Fast expanding SME businesses are likely to be among the hardest hit by the negative effects of Brexit.
A new study by academics at St Andrews University has found Brexit uncertainty is likely to lead to a fall in capital investment, reduced access for businesses to external finance and lower levels of economic growth.
The research also flagged a potential reduction in new product development and a drop in the number of companies seeking to expand their trading horizons overseas.
“The results of our analysis suggest that Brexit-related concerns could result in a range of negative consequences for UK SMEs, especially the impact on reduced capital investment, which critically weakens and undermines their ability to grow and prosper,” Dr Ross Brown, reader in entrepreneurship and small business finance, said.
The study – a joint work with Professor John Wilson at the university’s Centre for Responsible Banking and Finance and Dr José Liñares Zegarra of the University of Essex – drew upon detailed analysis of the responses made by around 10,000 firms to Brexit-related questions inserted into the UK Government’s Longitudinal Small Business Survey following the 2016 exit vote.
From their research, the paper’s authors flagged the particularly significant potential impact of Brexit on high growth potential SME businesses.
It also found that larger exporters, technology firms and the service sector were most likely to be affected.
“Most worryingly, these perceived negative impacts appear to be foremost in the minds of entrepreneurs and managers located in the types of innovative and export-oriented companies, which are often viewed as the high growth ‘superstars’ of tomorrow,” Dr Brown said.

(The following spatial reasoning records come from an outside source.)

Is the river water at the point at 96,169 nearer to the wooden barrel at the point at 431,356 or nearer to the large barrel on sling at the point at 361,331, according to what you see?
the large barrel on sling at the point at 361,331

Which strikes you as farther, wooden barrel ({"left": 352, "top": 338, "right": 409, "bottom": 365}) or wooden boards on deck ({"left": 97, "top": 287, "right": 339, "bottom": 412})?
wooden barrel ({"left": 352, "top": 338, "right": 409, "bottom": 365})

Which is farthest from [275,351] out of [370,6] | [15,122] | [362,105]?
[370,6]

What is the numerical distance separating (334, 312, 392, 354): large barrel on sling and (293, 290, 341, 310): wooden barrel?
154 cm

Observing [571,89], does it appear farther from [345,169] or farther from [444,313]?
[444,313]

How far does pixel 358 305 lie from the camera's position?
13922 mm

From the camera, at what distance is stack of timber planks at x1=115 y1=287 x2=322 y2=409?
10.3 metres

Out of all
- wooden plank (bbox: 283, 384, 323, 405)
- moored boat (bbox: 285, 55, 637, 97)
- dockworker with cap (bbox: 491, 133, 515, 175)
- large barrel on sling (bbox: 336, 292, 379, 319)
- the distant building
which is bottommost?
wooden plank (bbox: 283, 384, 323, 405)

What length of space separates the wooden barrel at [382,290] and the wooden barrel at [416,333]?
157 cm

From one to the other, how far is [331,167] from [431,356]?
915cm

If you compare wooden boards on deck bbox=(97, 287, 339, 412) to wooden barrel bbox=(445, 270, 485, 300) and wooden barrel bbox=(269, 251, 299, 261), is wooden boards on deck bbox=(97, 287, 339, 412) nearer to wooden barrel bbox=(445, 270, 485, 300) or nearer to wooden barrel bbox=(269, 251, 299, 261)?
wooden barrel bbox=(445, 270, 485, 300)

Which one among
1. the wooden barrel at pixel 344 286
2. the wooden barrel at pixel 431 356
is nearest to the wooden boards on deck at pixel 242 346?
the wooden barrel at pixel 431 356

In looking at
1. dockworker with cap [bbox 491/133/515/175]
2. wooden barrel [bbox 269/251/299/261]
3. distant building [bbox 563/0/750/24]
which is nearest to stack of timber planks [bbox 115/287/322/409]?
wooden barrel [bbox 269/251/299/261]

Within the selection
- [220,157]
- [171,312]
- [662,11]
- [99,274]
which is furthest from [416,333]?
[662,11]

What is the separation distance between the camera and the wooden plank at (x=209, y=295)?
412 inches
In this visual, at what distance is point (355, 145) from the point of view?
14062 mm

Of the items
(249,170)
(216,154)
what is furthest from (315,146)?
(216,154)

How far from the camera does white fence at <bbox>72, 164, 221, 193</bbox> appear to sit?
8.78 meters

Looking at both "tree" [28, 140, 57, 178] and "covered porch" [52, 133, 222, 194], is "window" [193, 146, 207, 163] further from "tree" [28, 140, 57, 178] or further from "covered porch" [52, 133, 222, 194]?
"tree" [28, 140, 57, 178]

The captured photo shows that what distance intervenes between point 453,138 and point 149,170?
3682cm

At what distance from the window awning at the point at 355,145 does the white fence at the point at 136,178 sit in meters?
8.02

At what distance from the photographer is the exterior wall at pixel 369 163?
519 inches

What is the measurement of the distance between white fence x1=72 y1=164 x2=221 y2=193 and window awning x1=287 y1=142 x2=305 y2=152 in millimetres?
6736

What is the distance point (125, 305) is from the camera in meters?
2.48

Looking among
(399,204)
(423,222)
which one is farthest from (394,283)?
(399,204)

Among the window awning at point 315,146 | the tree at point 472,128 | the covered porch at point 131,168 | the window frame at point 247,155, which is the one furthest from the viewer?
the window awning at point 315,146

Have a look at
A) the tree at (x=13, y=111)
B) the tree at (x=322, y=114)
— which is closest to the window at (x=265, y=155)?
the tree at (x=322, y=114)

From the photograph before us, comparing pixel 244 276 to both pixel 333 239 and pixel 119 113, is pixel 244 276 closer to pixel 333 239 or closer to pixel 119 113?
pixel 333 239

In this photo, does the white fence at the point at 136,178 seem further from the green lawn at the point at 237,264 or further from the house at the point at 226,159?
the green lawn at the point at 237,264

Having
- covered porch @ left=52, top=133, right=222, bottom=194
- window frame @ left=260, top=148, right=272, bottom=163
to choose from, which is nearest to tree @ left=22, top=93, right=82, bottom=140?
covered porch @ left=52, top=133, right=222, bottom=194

“In other words, SMEs thought to be the most significant for boosting productivity and economic growth may be the most negatively affected by Brexit.”
The research discovered that concerns about Brexit are not felt uniformly across the population of UK SMEs.
“There appears to be a deep-seated uncertainty permeating UK small businesses about the ramifications of Brexit,” Dr Brown continued.
“Owing to its highly complex, contested and indeterminate nature, Brexit is unlike most other types of institutional instability because it has the potential to fundamentally re-write the rulebook for how firms do business in the UK.”
SMEs in Scotland and Northern Ireland were more negative on Brexit than those in England and Wales.